**Passage given:**
** Begin **
# Festival seating in a convention center



## DAYWALKER (Oct 25, 2011)

Nfpa 101 2000.......section13.2.5.4.1: Exception #2......requires a "life safety evaluation".

What type of qualifications, or credentials,  should this ahj be looking for from the evaluator?

For what it's worth, the osfm has respectfully declined to be involved.


----------



## cda (Oct 25, 2011)

Someone with code and exit analysis background???


----------



## cda (Oct 25, 2011)

Is this for a concert or something else

About how many seats???


----------



## Coug Dad (Oct 25, 2011)

Fire Protection Engineers are generally qualified to perform the LSE


----------



## TJacobs (Oct 25, 2011)

Good luck!


----------



## DAYWALKER (Oct 26, 2011)

Cda,

you nailed it.......concert. Total square footage of the room is 13,500. Factor out 1,000 sf for the stage.

So the promoter is selling 2,500 tickets for the event. He figures....in his ultimate wisdom......that 12,500 sf divided by 5 sf per person.....allows for standing room only (festival seating = no seats other than the floor)

and intends to pack the room with 2,500 people.

So.......no access isles for emergency responders, no way to get to the fight that will break out when someone goes for a cocktail, and loses their standing room only space up close to the stage, and no way to get to the poor guy who gets so excited that his heart stops.

I'm told that the concert is sold out.......how would you handle it?


----------



## cda (Oct 26, 2011)

What is your job Bo or fm???

Private facility or public???

How soon??

Was an occupant load established for this facility prior to today ????


----------



## Frank (Oct 26, 2011)

What is the occupant load on the CO?

Toilet facilities?

Sprinklers?

Main exit capacity?

Crowd managers? 1 per 250 attendees.

See 2009 IFC Chapter 4

It is also important how the people are introduced to the building as there are several cases of people rushing in to get to the front resulting in multiple fatalities.

This has all kinds of alarms screaming--and if goes forward likely a significant body count from stampede.

IF dont have above factors get BO and FM together and seek injunction.


----------



## permitguy (Oct 26, 2011)

Fire alarm?  Emergency voice/alarm communications system?  Other method for notifying occupants of an emergency?



> I'm told that the concert is sold out.......how would you handle it?


1.  Tell them the concert will not proceed without AHJ approval.  Period.  It's much easier to explain the rationale of disallowing it to an angry promoter than it is to explain dead bodies to the press.  There is no exception in the code for an event that is already sold out.

2.  Offer to meet them on-site to discuss the concerns.  Explain to them that it is not your responsibility to teach them the entirety of the code surrounding such an event, and the conversation will go much smoother if they have a design professional present who is familiar with the code.

3.  Base the decision on whether the event may go forward on the code.  Nothing more, nothing less.  If it turns out they can't do it, tough.  If it turns out they can do it, great.  Either way, they'll know to plan better in the future.


----------



## imhotep (Oct 26, 2011)

DAYWALKER said:
			
		

> Cda,you nailed it.......concert. Total square footage of the room is 13,500. Factor out 1,000 sf for the stage.
> 
> So the promoter is selling 2,500 tickets for the event. He figures....in his ultimate wisdom......that 12,500 sf divided by 5 sf per person.....allows for standing room only (festival seating = no seats other than the floor)
> 
> ...
** End **
**Supplied data:**
** Begin **
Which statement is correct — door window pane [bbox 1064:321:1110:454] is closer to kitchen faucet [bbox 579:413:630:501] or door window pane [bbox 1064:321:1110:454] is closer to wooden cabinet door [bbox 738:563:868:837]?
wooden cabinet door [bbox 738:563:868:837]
** End **
**Exercise details:** Please continue the forum thread above about festival seating at a convention center concert, starting right after its last line.

**Final result:**
Here's an interesting article:  Crowd Management

The last line in the article is interesting.  IMO charge the venue with providing sufficient information, and leave the venue to talk turkey with the promoter.  Keep a record of all communications both verbal and written.  Written is better.  Take the position that festival seating is not permitted unless proven otherwise.  Good luck


----------



## FM William Burns (Oct 26, 2011)

Permit actually nailed it!  Been there and done that....it's the best approach by far.


----------



## Frank (Oct 26, 2011)

IF it is not brought into code compliance with all of the below life safety and sanitation features, it will likely take an injunction to stop the concert.

Also get police involved for the security issues.

We have had issues with promoters of "warehouse" parties holding the events anyway after being told not to or not getting any permits to start with.


----------



## DAYWALKER (Oct 27, 2011)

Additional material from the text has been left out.